We thank the editor for providing us the opportunity to respond to the comment by Drs. Skog and Korsgren (1) regarding our recent article (2).

Skog and Korsgren raise an issue regarding the use of the term “prediabetes,” especially for cross-sectional studies in adults. We acknowledge that multiple studies support the notion that most single autoantibody-positive (Ab+) subjects would never develop type 1 diabetes (T1D). They also mention that “the risk for adults with one or two autoantibodies for developing T1D would be unknown” (1). However, data emerging from National Institutes of Health TrialNet demonstrate that the vast majority of relatives (1–45 years old) with two or more antibodies eventually develop clinical disease at a rate of 10–12% per year, although, of course, age is an important factor associated with the rate of progression (3). Therefore, we do not understand the point that progression to diabetes in double Ab+ individuals would be unknown. In addition, since T1D is evenly distributed within the first six decades of life as shown by the U.K. registry (4), we believe that it is critically important to study adults with diabetes in addition to children.

Our “risk index” was a proposal to estimate the possible correlation between the proinsulin-to-insulin area ratio and factors that influence disease progression such as age, HLA, and autoantibodies.

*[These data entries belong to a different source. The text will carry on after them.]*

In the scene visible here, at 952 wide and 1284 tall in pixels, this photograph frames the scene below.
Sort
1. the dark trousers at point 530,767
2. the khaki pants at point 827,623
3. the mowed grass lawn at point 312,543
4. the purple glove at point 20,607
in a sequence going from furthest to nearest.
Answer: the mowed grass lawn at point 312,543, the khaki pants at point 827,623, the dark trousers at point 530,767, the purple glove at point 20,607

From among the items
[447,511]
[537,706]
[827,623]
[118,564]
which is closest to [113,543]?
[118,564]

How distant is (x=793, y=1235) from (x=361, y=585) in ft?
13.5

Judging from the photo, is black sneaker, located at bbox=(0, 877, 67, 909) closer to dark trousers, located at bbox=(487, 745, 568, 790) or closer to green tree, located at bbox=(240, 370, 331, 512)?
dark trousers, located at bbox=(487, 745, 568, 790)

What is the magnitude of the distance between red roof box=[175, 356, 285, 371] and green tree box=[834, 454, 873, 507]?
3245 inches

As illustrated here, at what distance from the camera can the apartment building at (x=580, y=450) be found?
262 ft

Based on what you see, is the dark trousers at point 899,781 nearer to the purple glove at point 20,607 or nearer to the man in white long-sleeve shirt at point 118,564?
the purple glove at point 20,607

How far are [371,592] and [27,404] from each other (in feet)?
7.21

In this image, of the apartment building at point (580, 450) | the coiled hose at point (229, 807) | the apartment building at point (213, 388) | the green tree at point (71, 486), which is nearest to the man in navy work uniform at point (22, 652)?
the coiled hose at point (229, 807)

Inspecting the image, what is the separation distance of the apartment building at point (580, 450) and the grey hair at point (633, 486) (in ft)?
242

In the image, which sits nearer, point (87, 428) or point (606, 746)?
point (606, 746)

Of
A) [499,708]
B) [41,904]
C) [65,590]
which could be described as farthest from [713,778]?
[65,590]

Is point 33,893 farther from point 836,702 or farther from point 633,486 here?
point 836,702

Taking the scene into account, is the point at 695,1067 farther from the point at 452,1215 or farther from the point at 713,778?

We consider that it is in our own scientific freedom to propose this index based on the available data and that, if desired, authoritative bodies such as the American Diabetes Association as well as regulatory agencies have the option to take this information into account and seek further validation.

Last, Skog and Korsgren (1) raise the notion that the pathology seen in the Network for Pancreatic Organ Donors with Diabetes (nPOD) specimens and in this study may represent artifacts caused, for example, by the time spent in the intensive care unit. One particular argument against this notion is that we also studied cases from living individuals with pancreatic biopsies (Diabetes Virus Detection [DiViD] study), which would not exhibit such artifacts. Skog and Korsgren also argue that these particular individuals would be in poor metabolic control after T1D onset. However, most of these subjects were in very good metabolic control, as the biopsies (5) were taken months after diagnosis and likely the procedure would have been never allowed in individuals in bad metabolic control. Thus, we believe this argument is likely unfounded. Beyond this, there was no correlation between the time spent in the intensive care unit and β-cell mass (2). In addition, in a previous publication (6), we did not find significant differences between donors with and without pancreatitis and there was no correlation with the time of hospitalization for any of the parameters analyzed. Finally, we now know that immune or replicating cell frequencies are not affected by the length of hospitalization prior to donor’s death in pancreata collected by nPOD (M.A., unpublished data).

Overall, we believe that our study is novel, that it provides potential new insights into the pathogenesis of the disease, and that the majority of issues raised by Skog and Korsgren (1) have no justifiable basis.

Duality of Interest. M.G.v.H. is an employee of Novo Nordisk. No other potential conflicts of interest relevant to this article were reported.